PROBLEM DESCRIPTION :: Only a number is expected in reply: the count of lines below where the word "site" occurs.
|---|
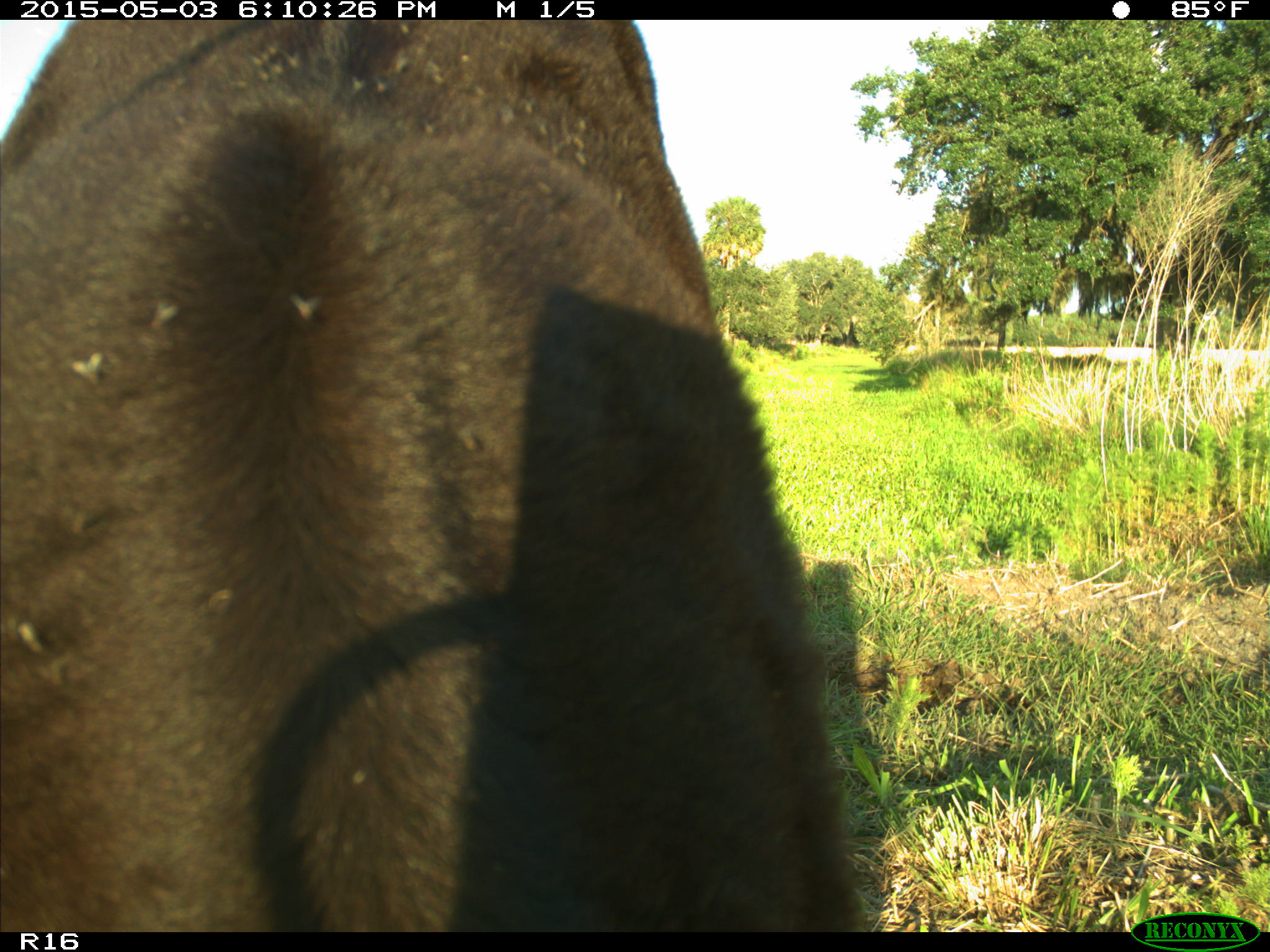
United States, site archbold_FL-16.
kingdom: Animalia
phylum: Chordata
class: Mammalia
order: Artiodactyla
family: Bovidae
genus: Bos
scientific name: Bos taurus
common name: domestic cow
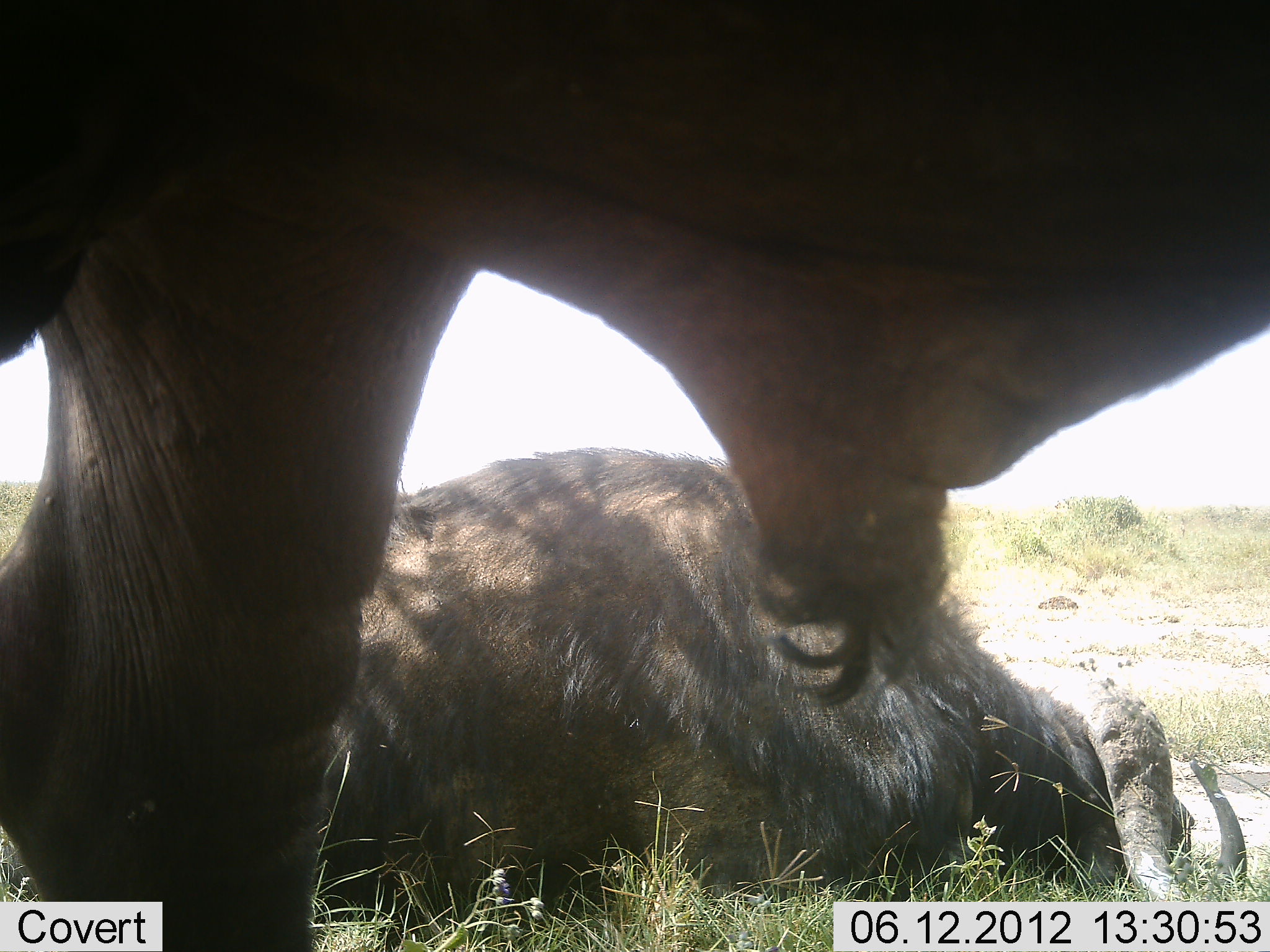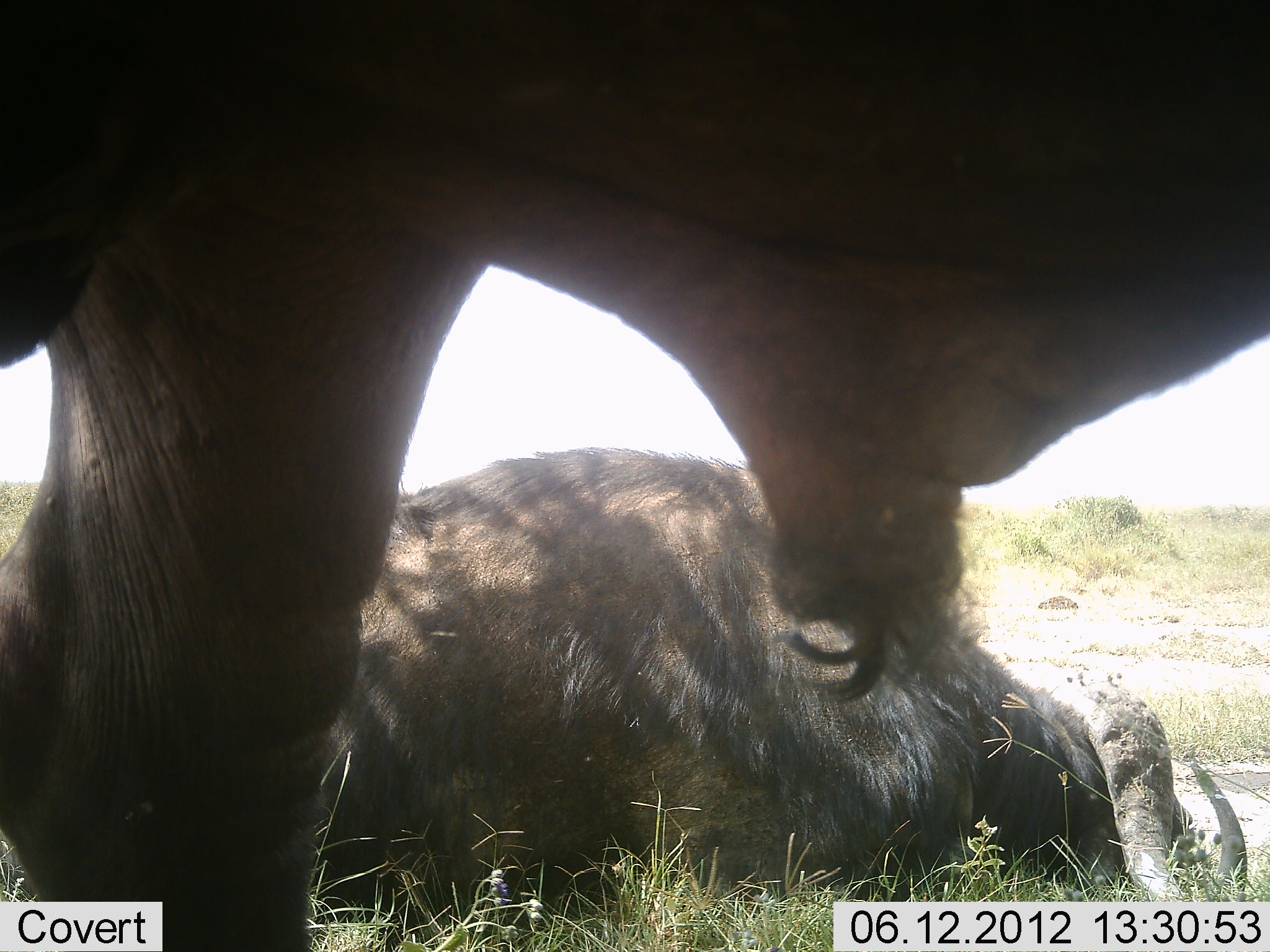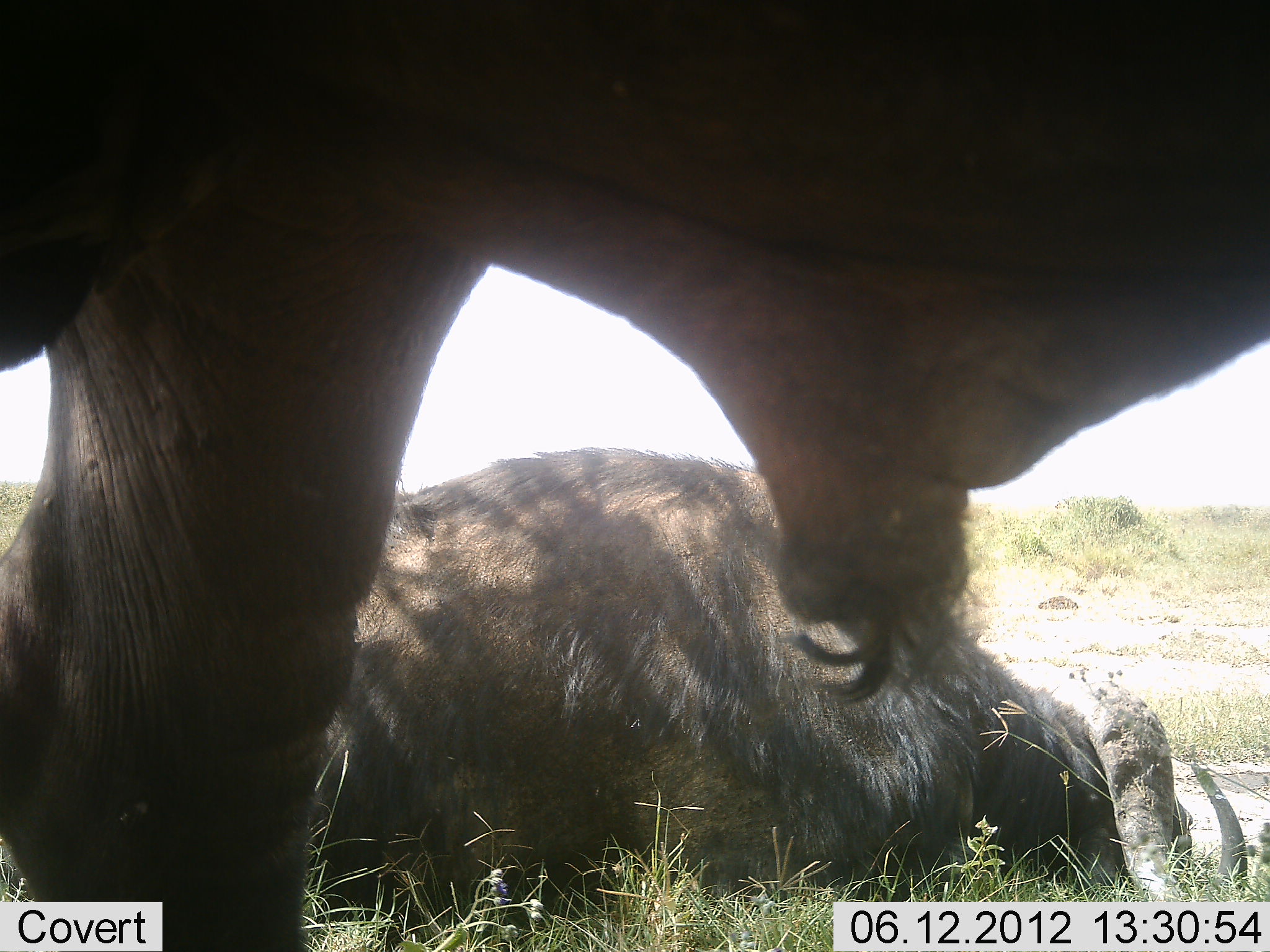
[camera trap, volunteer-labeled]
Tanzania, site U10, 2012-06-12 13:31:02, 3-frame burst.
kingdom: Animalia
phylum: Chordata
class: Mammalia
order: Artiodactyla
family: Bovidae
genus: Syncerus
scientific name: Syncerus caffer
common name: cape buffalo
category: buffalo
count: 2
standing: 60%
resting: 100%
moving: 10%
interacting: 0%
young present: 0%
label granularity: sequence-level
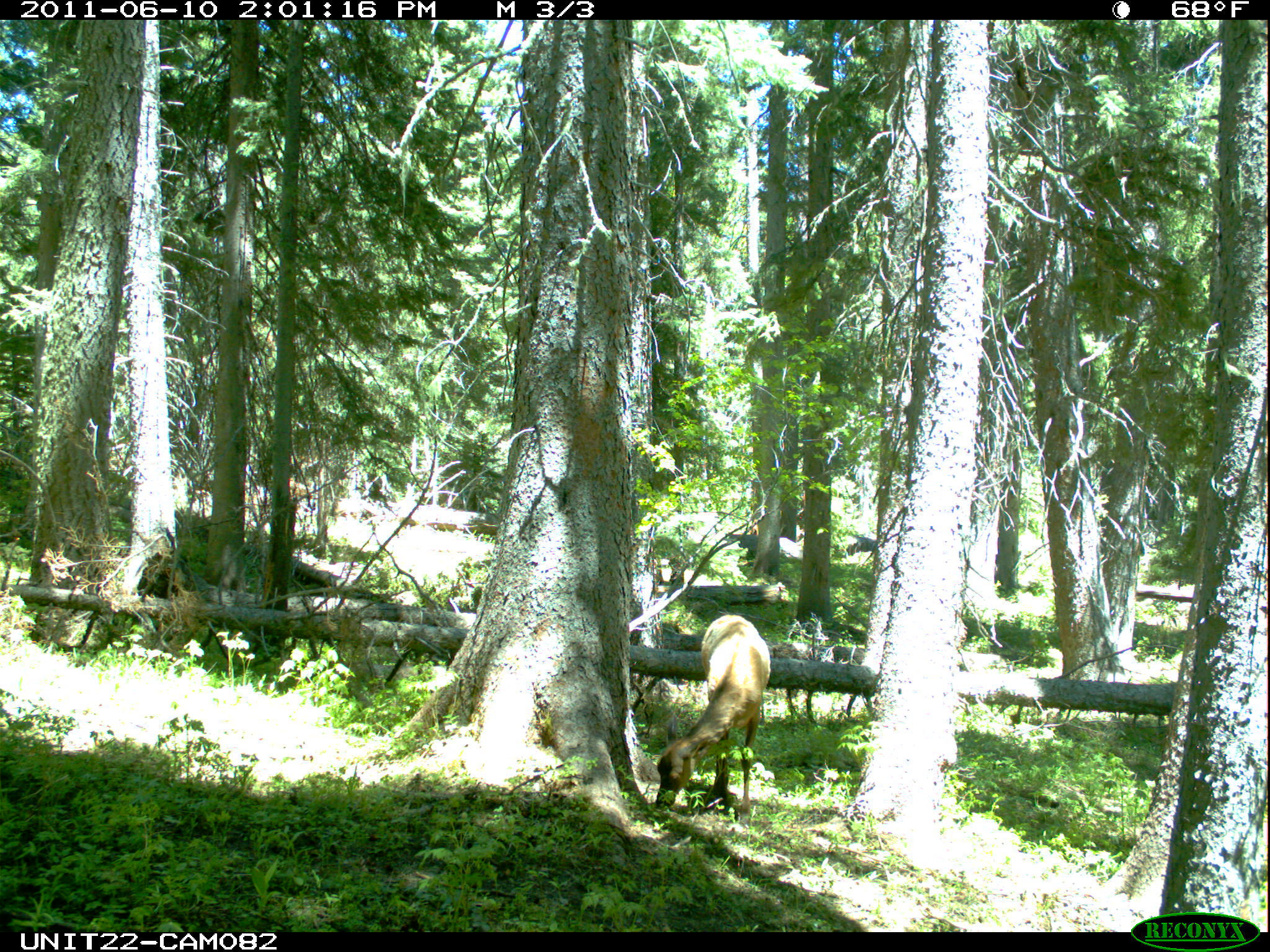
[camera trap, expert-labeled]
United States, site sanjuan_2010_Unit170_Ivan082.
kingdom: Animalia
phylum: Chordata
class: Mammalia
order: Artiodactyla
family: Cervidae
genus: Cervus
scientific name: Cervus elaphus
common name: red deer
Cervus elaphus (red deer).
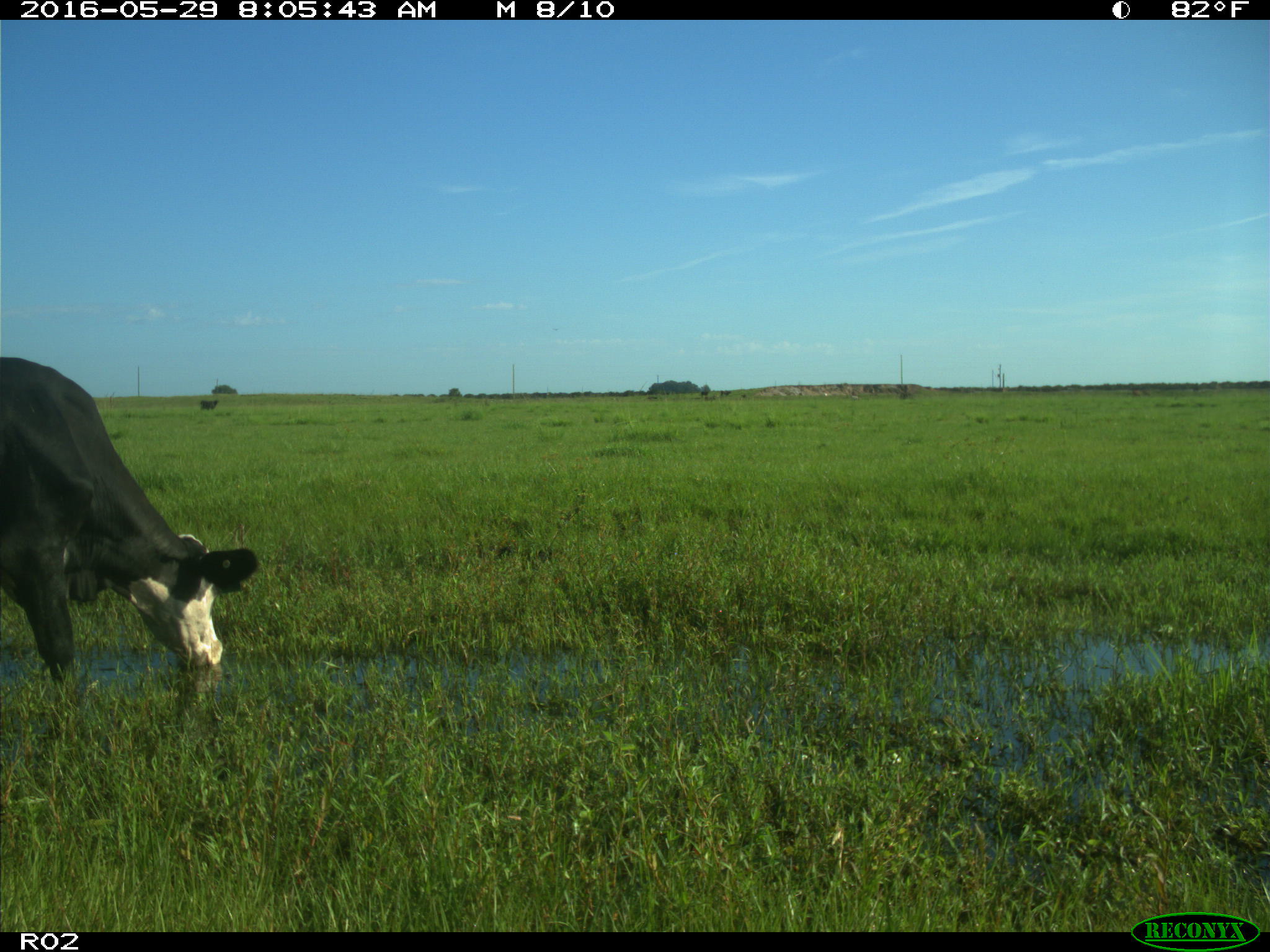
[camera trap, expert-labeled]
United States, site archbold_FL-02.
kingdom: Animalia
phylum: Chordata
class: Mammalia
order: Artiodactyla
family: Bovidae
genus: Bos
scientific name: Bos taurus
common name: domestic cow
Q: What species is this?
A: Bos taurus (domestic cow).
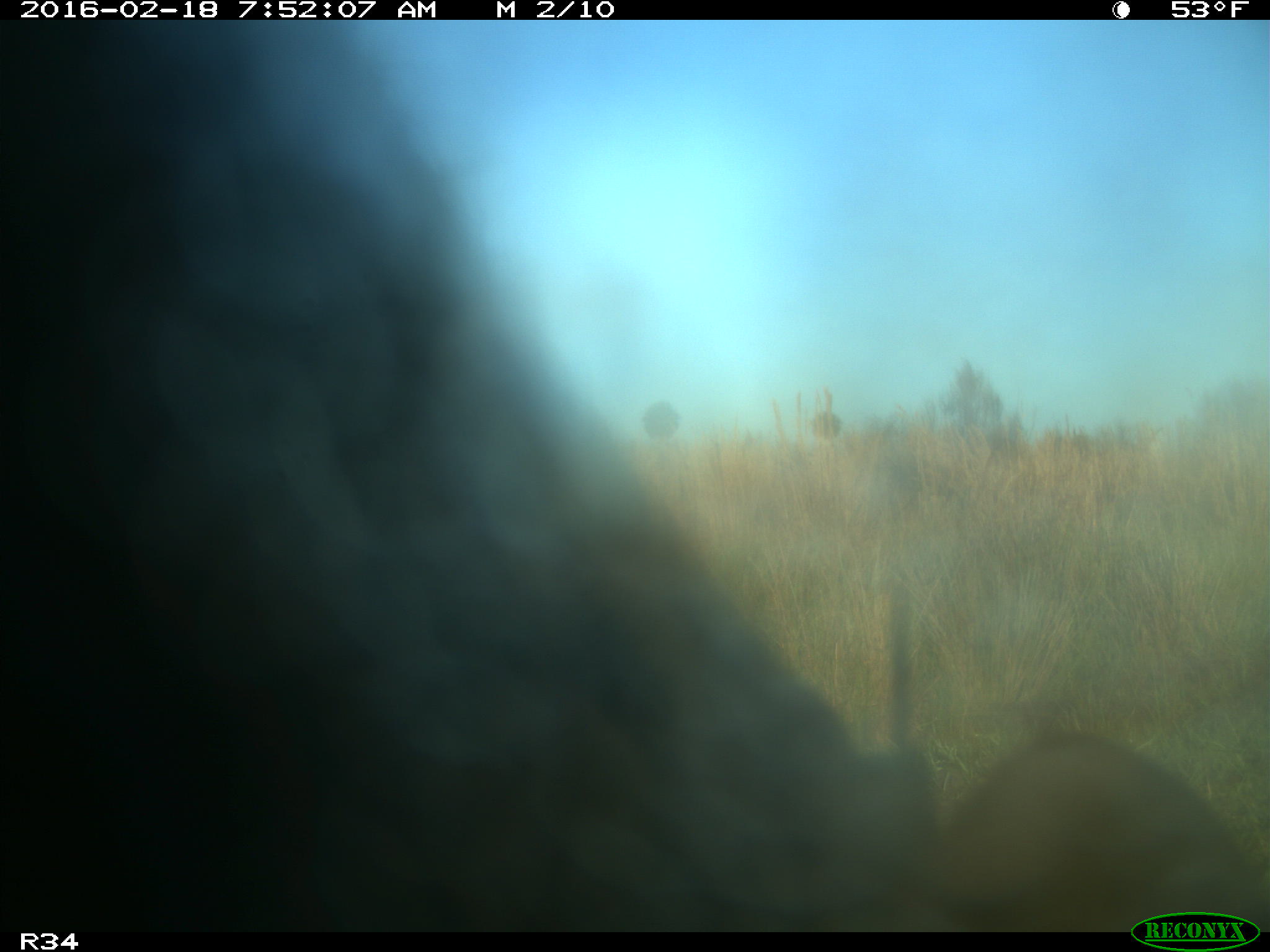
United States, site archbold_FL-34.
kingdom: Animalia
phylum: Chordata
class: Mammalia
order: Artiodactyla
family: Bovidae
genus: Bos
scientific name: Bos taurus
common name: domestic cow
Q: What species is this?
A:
|---|
REPLY TO THE EXERCISE :: 5